In 1945, Quentin begins his third long-term relationship. His friend from art college has left her Polish lover to become a nun. Her lover though has been institutionalised due to paranoid delusions. Quentin begins visiting him every weekend, splits up with his burly boyfriend, and when the Pole is allowed out to visit him, they become lovers until the Pole hangs himself.
1975, at the end of the film, Quentin shares comments that the "symbols he adopted to express his individuality have become the uniform of all young people". He reminisces over one night of perfect happiness and declares himself one of the "stately homos" of England.

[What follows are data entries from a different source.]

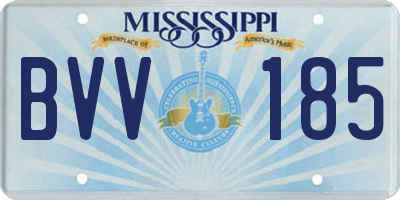 MS license plate BVV185
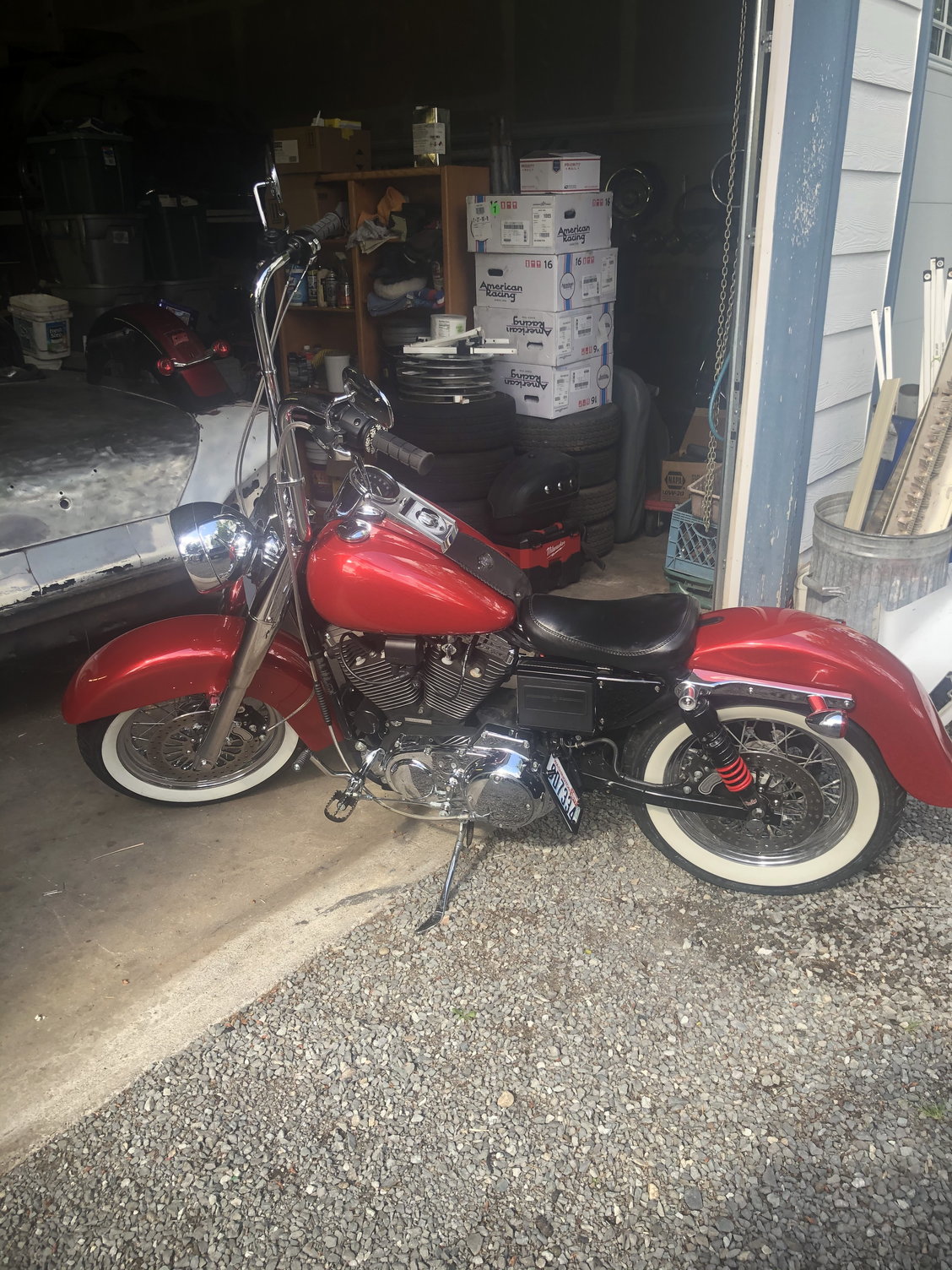 03 sportster with 03 fat boy front end. - Harley Davidson ...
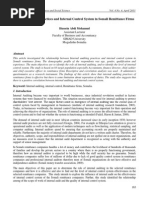 Internal Auditing Practices and Internal Control System in Somali Remittance Firms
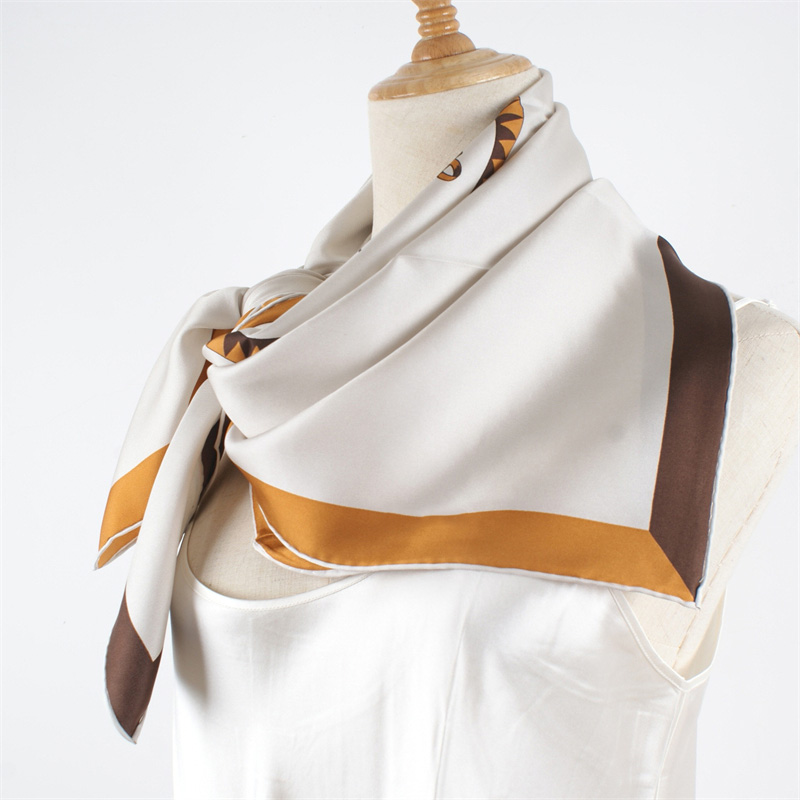 Silk Scarf Square - 100% ผ้าพันคอไหมหม่อนผ้าพันคอผ้าพันคอไหม90สี่เหลี่ยมผ้าพันคอผ้าพันคอผ้าพันคอผ้าพันคอผ้าพันคอผ้าไหมผ้าคลุมแหลมสีฮิต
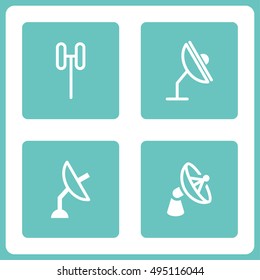 TV Signal Vector Icons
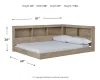Ashley Furniture EB2270B2 Ashley Furniture EB2270B2 Oliah - Full Bookcase Storage Bed - Natural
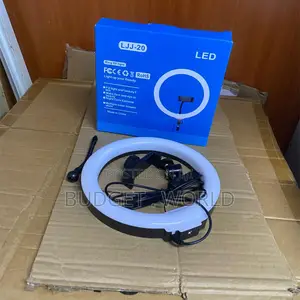 18 Inch Multi-Function Ring Light Kit With Triple Phone Mount System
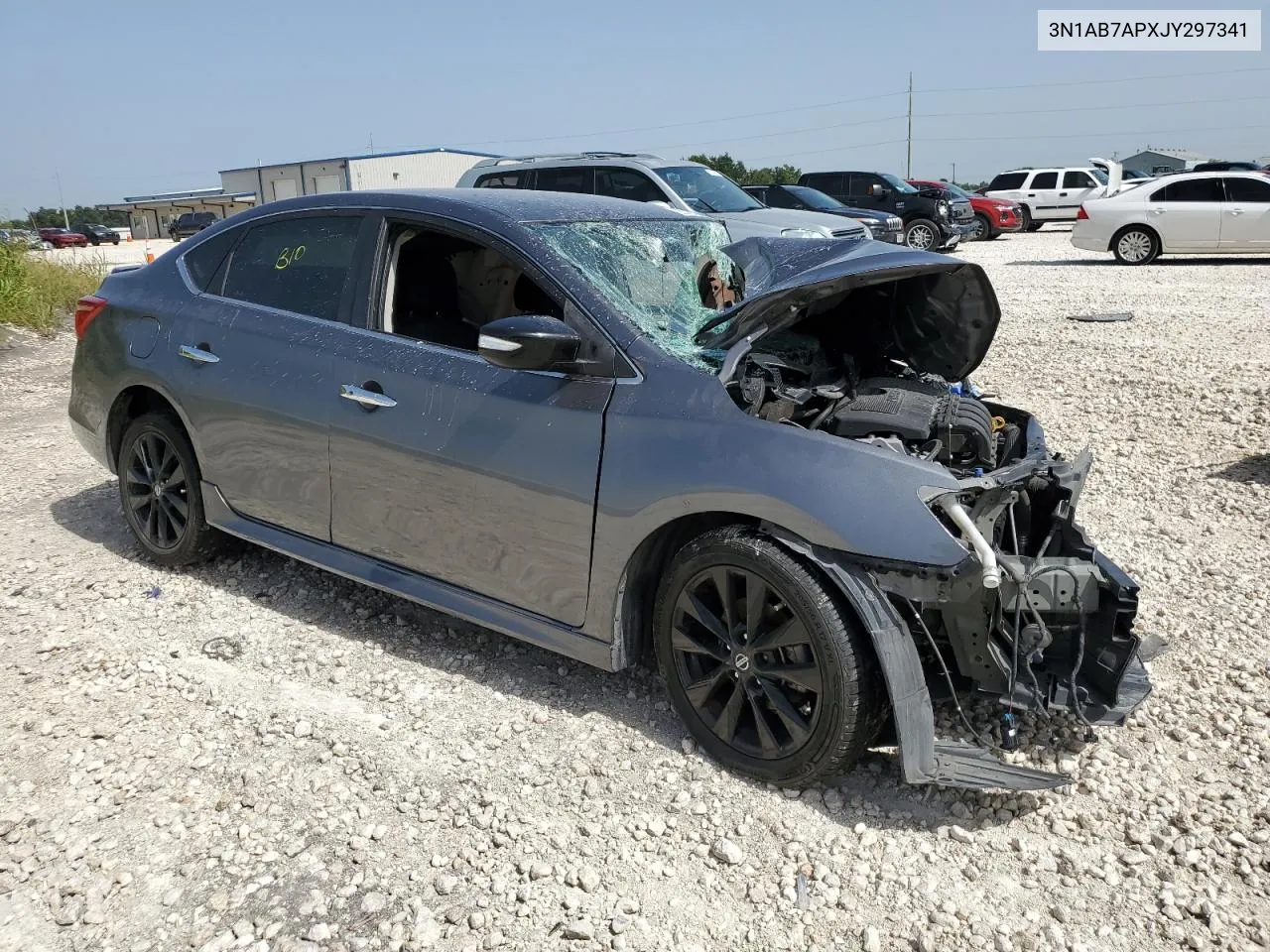 2018 Nissan Sentra S VIN: 3N1AB7APXJY297341 Lot: 65376384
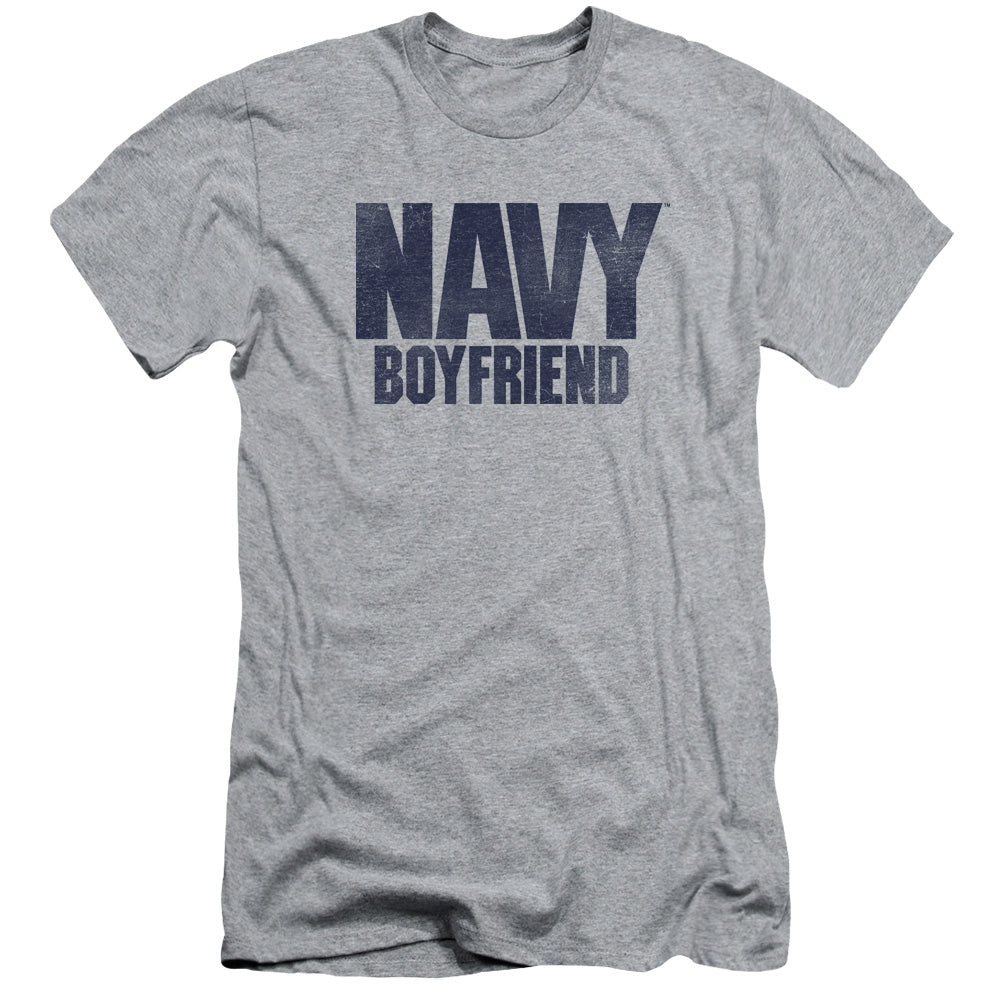 Navy - Boyfriend - Short Sleeve Adult 30/1 - Athletic Heather T-shirt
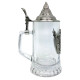 'Germany' Medieval Reichsadler Eagle Medallion Glass Beer Stein, 0.5L - S951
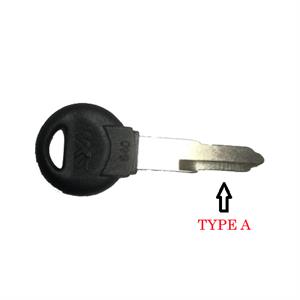 Key Blank, Type A (Right Cut) for SYM HD200, Wolf 150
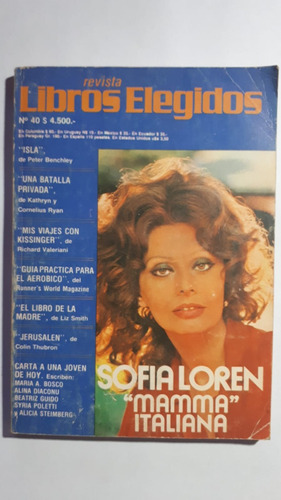 Revista Libros Elegidos 40 1979 Sofia Loren Beatriz Guido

TV Guide said the movie is remembered for "John Hurt's fine performance", and for the "controversy that arose when the film first aired on U.S. television...though it was not clear how many protestors had actually watched the film they were complaining about". They concluded "the film plays well to current-day audiences, who can enjoy Hurt's well-crafted acting and the unapologetic way with which he portrays the character". Kate Muir, TV critic for The Times said "thanks to Hurt's extraordinary performance...soft-skinned, red-lipped and determined to fight politely for his rights ...it still seems relevant and not just an exercise in nostalgia".
In a contemporary review from 1977, the Los Angeles Free Press, said "it is well that Hurt's performance is preserved on film, for it is an extraordinary achievement, proof of the day that the grand manner in acting is not over." They go on to say that "dignity is the core of Hurt's characterization, a dignity that turns every negative situation toward the positive."